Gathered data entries
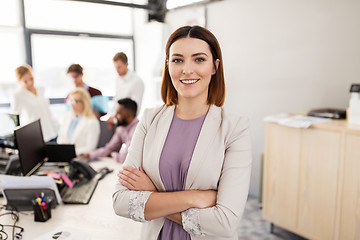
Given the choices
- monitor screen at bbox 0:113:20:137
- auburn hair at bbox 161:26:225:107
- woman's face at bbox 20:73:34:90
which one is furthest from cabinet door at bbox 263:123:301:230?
woman's face at bbox 20:73:34:90

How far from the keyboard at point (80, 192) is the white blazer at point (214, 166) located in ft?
2.00

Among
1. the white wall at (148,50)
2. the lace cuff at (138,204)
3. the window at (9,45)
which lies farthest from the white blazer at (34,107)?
the lace cuff at (138,204)

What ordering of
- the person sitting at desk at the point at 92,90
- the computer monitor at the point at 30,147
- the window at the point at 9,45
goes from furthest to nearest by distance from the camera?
1. the window at the point at 9,45
2. the person sitting at desk at the point at 92,90
3. the computer monitor at the point at 30,147

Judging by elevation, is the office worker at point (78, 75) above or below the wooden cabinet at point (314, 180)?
above

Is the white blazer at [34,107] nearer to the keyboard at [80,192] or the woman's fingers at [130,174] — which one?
the keyboard at [80,192]

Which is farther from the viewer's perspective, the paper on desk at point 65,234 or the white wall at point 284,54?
the white wall at point 284,54

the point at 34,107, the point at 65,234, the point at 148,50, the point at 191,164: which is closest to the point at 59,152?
the point at 65,234

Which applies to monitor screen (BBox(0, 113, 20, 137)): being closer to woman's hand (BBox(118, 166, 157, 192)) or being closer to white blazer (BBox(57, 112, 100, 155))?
white blazer (BBox(57, 112, 100, 155))

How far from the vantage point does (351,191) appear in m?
2.20

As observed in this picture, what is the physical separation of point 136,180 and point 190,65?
0.51m

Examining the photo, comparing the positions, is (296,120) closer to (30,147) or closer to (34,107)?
(30,147)

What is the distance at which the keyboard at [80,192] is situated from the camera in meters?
1.78

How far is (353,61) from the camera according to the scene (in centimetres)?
267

STATED PROBLEM:
Put every line of the listing above into a JSON list of strings, one string per line, skipping blank lines. Leave the picture out of the list.

OUTPUT OF THE EXERCISE:
[
  "Given the choices",
  "- monitor screen at bbox 0:113:20:137",
  "- auburn hair at bbox 161:26:225:107",
  "- woman's face at bbox 20:73:34:90",
  "which one is furthest from cabinet door at bbox 263:123:301:230?",
  "woman's face at bbox 20:73:34:90",
  "How far from the keyboard at point (80, 192) is the white blazer at point (214, 166) located in ft?",
  "2.00",
  "Among",
  "1. the white wall at (148,50)",
  "2. the lace cuff at (138,204)",
  "3. the window at (9,45)",
  "which lies farthest from the white blazer at (34,107)?",
  "the lace cuff at (138,204)",
  "What ordering of",
  "- the person sitting at desk at the point at 92,90",
  "- the computer monitor at the point at 30,147",
  "- the window at the point at 9,45",
  "goes from furthest to nearest by distance from the camera?",
  "1. the window at the point at 9,45",
  "2. the person sitting at desk at the point at 92,90",
  "3. the computer monitor at the point at 30,147",
  "Judging by elevation, is the office worker at point (78, 75) above or below the wooden cabinet at point (314, 180)?",
  "above",
  "Is the white blazer at [34,107] nearer to the keyboard at [80,192] or the woman's fingers at [130,174] — which one?",
  "the keyboard at [80,192]",
  "Which is farther from the viewer's perspective, the paper on desk at point 65,234 or the white wall at point 284,54?",
  "the white wall at point 284,54",
  "the point at 34,107, the point at 65,234, the point at 148,50, the point at 191,164: which is closest to the point at 59,152?",
  "the point at 65,234",
  "Which applies to monitor screen (BBox(0, 113, 20, 137)): being closer to woman's hand (BBox(118, 166, 157, 192)) or being closer to white blazer (BBox(57, 112, 100, 155))?",
  "white blazer (BBox(57, 112, 100, 155))",
  "How far from the vantage point does (351,191) appear in m?",
  "2.20",
  "As observed in this picture, what is the physical separation of point 136,180 and point 190,65?",
  "0.51m",
  "Examining the photo, comparing the positions, is (296,120) closer to (30,147) or closer to (34,107)?",
  "(30,147)",
  "What is the distance at which the keyboard at [80,192] is situated from the camera in meters?",
  "1.78",
  "How far is (353,61) from the camera according to the scene (in centimetres)?",
  "267"
]